After seeing everyone's pics, i think there is a consensus of UConn, Duke, and Villanova. Then Texas, Gonzaga, Tennessee, and a few other teams seem to be coming in for the last spot. I think that Duke has too much pressure on them in the tournament. School history, Coach K, Williams and Reddick, and that number one seed will all work to their demise. Texas is a good team with a good chance, but i cant see them getting their as of right now. Gonzaga should change their name to the Morrison's because without him they wouldnt even be ranked. He will have a down game or someone will do a better job defensively on him, and they will be eleminated. Tennessee is tempting because they seem to improve with every game and Pearl (and the fact that i go to Tennessee), but i cant see them doing well against a team with two good big men. I think that Memphis doesnt get enough credit for what they have done, and they are as athletic as any team in D1. Michigan St. has a Izzo and a great tourney record. I think they will be there as a little surprise.

1.UConn
2.Villanova
3.Memphis
4. Michigan St.


----------



## JuX (Oct 11, 2005)

TM said:


> Duke, UConn, Texas, Nova


Ditto.


----------



## Brian34Cook (Mar 26, 2003)

Iowa
Michigan State
Ohio State
Illinois

(If you couldnt catch the sarcasm I feel sorry for ya!)


----------



## ATLien (Jun 18, 2002)

Duke, UConn, Villanova, Gonzaga


----------



## DaBruins (Jul 30, 2003)

Brian34Cook said:


> Iowa
> Michigan State
> Ohio State
> Illinois
> ...


and the Big 10 still stinks!


----------



## rocketeer (Oct 7, 2002)

bparris1 said:


> Tennessee is tempting because they seem to improve with every game and Pearl (and the fact that i go to Tennessee), but i cant see them doing well against a team with two good big men.


texas?

buckman was out, but tucker and aldridge was there(of course gibson left early too).

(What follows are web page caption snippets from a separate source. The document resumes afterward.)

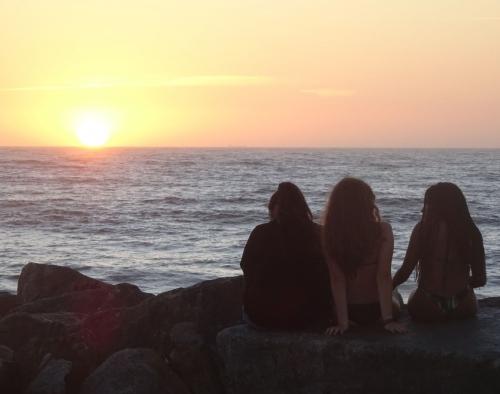 Portugiesische Badenixen genießen den Sonnenuntergang.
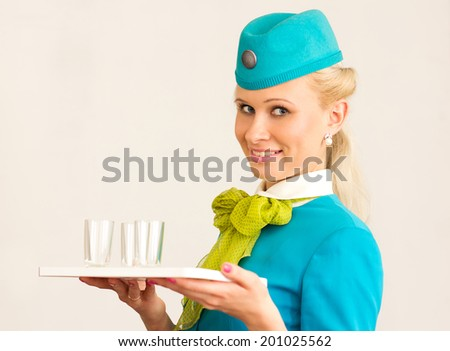 Charming Stewardess Holding tray with glasses In Hand. - stock photo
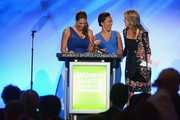 (L-R) Olympic softball player Jessica Mendoza, former Olympic soccer player Angela Hucles, and journalist Hannah Storm speak onstage at the 34th annual Salute to Women In Sports Awards at Cipriani, Wall Street on October 16, 2013 in New York City.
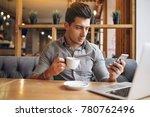 business man in a cafe talking...   Shutterstock . vector #780762496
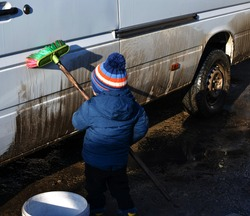 A little boy is cleaning a dirty car with a brush. The concept of child labor, and oppression. Use of child labour.
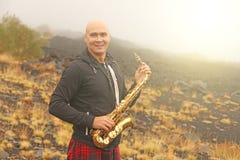 Łysy mężczyzna bawić się na złocistym altowym saksofonie w naturze, przeciw fotografia stock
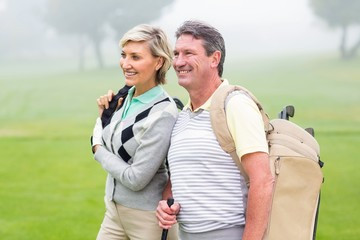 Golfing couple smiling and holding clubs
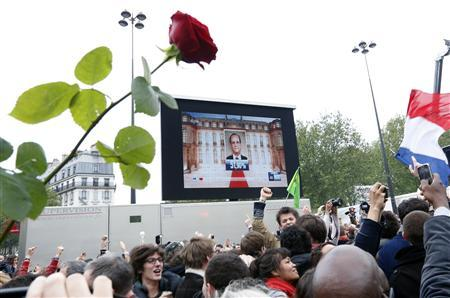 The face of the newly-elected French President Francois Hollande appears on a giant screen to announce the winner of the 2012 French presidential elections as Socialist supporters react at La Bastille square in Paris May 6, 2012. REUTERS/Pascal Rossignol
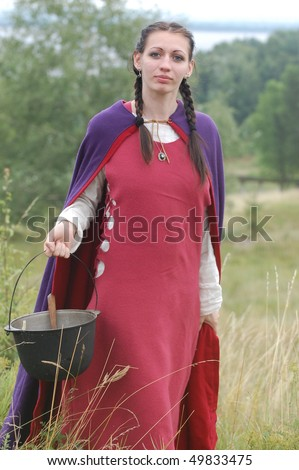 KIEV, UKRAINE - JULY 31: Member of history club Golden Capricorn wears medieval costume as she participates in historical festival in memory of King Vladimir July 31, 2009 in Kiev, Ukraine.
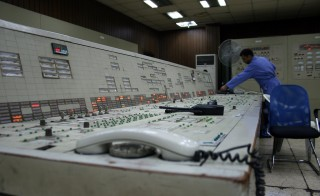 Control Room Workers, dressed in blue jumpsuits, operate switches in the control room. The Doura station powers other substations in Baghdad.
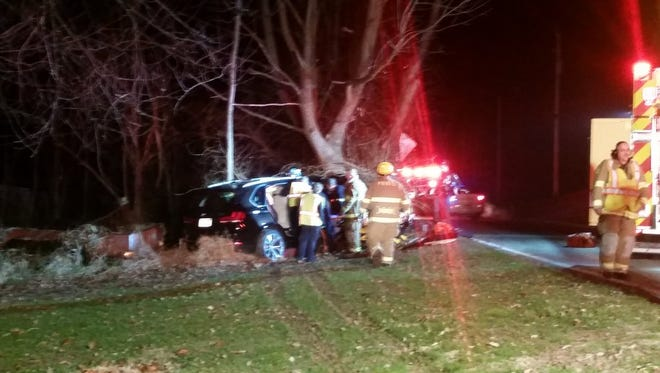 Emergency crews work at a crash scene in West Manheim Township on Dec. 9.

i think tennessee handled that one pretty well.


----------



## ralaw (Feb 24, 2005)

TheATLien said:


> Duke, UConn, Villanova, Gonzaga


Same.


----------



## Nimreitz (May 13, 2003)

TM said:


> Duke, UConn, Texas, Nova


The only reason I disagree is because 4 obvious teams NEVER make it, you gotta find the surprise.

I don't think you can make an argument that states "pressure will get to the best team in the country" bparris1, because if you look at history that just doesn't happen. Who have been the best teams in the country the past 5 years? '05 UNC, '04 Connecticut, '03 Kansas (made the final), '02 Maryland and Duke (first team you can make a case for choking in my opinion, but w/o Battier, they weren't the same), '01 Duke, '00 Michigan State, and '99 Duke (which lost in the final).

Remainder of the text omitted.